Next up on the hit list is another mini-chapter dedicated to the game’s “Sticker Shop” unit customization system. All of the separate types of sticker “packs” are explained in a way that will help understand the patience vs. payout dynamic that comes from purchasing different types of packs. One particularly important selection of text breaks down the critical differences between consumable vs. customizable items and why the distinction is so critical, as well as what kinds of items are included in each. Lastly, it closes with a basic overview of the stickerbook, and how that relates to the unlocked characters, items, and tattoos that are available once players shift back to the combat.
Team Vanquish is the first genuine mode that gets serious attention in this guide. The glorified team deathmatch is led off with talk of the slightly modified “classic” version of the mode, which consists of only the base classes, and utilizes none of the upgrades or customizations made available through the sticker system. Following that callout is a set of “must knows” for succeeding in vanquish. Many of the items on that list are once again common sense to veterans of the genre, but to the newcomers that this title may entice, it may be useful.

* Given task A *
Please list every term that the guide excerpt places in quotation marks.
* Given task B *
Find each line of the entries that contains the word "beige" and copy it out.
The guide excerpt and the entries come from unrelated sources.

Stored entries
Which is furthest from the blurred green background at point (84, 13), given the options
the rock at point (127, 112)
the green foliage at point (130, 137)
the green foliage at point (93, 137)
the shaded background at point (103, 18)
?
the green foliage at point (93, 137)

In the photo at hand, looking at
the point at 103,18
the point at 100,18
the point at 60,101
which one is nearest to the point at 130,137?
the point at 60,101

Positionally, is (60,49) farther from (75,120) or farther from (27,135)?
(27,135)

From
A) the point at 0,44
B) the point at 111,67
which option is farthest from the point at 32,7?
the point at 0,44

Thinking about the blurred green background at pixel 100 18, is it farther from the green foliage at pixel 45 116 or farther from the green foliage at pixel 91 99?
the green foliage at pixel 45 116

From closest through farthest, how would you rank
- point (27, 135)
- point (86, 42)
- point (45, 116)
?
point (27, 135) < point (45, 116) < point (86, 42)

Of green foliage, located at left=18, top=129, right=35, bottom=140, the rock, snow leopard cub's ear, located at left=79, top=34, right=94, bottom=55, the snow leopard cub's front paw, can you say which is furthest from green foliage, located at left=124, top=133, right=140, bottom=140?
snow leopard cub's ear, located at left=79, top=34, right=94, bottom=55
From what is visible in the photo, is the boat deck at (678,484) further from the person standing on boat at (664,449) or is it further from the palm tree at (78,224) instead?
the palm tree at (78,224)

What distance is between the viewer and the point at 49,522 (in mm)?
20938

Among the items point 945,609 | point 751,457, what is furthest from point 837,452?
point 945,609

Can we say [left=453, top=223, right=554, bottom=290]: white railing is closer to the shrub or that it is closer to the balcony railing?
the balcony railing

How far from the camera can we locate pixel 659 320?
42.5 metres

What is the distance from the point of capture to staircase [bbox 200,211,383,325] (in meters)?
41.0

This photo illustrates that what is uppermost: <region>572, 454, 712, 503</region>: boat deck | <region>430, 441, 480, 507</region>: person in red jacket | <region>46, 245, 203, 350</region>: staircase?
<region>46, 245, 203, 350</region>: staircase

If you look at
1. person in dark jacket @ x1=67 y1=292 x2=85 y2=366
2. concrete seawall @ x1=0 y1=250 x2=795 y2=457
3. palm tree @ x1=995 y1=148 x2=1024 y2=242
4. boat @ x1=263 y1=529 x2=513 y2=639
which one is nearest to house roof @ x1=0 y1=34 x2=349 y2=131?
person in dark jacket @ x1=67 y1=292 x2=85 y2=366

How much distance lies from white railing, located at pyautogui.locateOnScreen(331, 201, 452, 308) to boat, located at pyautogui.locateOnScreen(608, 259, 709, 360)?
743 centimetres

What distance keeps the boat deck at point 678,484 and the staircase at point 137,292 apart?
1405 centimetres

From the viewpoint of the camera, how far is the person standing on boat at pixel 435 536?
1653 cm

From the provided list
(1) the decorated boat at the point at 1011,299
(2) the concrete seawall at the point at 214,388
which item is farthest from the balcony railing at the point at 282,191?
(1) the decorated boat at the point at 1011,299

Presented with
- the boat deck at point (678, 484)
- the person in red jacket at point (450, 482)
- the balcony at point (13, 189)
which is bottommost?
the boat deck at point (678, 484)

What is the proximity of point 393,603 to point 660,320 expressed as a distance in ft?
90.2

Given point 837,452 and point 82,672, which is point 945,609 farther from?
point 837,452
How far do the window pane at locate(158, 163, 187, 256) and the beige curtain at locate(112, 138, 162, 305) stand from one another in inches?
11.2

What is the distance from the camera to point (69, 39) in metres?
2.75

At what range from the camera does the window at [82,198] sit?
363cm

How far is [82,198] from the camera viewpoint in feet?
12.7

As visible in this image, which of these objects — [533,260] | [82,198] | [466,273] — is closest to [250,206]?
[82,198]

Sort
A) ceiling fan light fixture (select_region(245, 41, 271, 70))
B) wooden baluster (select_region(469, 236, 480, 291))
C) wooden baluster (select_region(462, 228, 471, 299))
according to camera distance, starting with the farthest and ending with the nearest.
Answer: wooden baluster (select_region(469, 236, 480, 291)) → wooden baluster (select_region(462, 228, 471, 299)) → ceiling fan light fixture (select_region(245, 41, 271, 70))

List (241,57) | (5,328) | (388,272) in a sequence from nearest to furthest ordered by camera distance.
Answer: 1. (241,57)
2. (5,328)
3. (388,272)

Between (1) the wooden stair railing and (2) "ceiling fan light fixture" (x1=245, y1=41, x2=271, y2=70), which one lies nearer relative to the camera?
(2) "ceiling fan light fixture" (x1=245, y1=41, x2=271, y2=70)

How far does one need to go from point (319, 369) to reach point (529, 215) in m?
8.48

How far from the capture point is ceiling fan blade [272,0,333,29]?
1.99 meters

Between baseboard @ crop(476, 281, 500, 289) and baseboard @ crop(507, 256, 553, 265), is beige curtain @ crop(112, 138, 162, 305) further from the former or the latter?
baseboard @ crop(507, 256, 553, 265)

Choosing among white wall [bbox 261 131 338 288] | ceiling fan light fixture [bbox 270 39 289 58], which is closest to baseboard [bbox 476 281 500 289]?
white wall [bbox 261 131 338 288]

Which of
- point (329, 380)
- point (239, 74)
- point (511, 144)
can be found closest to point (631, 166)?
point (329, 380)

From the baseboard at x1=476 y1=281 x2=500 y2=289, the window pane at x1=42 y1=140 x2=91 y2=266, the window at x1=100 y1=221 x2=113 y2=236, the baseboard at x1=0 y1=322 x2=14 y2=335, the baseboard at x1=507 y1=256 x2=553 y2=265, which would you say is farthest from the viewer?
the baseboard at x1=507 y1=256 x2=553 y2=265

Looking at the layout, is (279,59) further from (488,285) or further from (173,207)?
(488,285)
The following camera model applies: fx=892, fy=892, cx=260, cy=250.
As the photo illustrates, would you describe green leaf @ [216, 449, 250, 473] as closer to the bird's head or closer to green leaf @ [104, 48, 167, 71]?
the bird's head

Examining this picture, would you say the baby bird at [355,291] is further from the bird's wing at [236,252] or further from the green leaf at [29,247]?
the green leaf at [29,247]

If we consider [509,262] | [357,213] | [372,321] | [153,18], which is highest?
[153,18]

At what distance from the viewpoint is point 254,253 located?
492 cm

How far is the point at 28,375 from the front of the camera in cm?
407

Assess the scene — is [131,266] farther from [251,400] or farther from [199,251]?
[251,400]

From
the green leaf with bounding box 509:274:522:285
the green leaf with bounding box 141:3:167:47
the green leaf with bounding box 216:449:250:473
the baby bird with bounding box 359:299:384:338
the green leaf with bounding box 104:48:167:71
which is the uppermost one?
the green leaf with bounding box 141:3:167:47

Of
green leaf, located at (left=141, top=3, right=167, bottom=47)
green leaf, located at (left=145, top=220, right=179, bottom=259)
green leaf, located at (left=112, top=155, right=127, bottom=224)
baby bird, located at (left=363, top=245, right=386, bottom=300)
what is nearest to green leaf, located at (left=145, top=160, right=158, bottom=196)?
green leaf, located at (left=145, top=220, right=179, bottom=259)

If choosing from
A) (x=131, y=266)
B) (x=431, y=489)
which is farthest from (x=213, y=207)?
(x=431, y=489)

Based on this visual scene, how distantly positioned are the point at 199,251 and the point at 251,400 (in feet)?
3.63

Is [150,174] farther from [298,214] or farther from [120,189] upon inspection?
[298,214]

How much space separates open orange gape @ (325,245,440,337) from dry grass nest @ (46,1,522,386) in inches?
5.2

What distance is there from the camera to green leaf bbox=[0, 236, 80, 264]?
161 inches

* Problem solution A *
“Sticker Shop”, “packs”, “classic”, “must knows”

* Problem solution B *
How far do the window pane at locate(158, 163, 187, 256) and the beige curtain at locate(112, 138, 162, 305) stand from one another in inches?
Between baseboard @ crop(476, 281, 500, 289) and baseboard @ crop(507, 256, 553, 265), is beige curtain @ crop(112, 138, 162, 305) further from the former or the latter?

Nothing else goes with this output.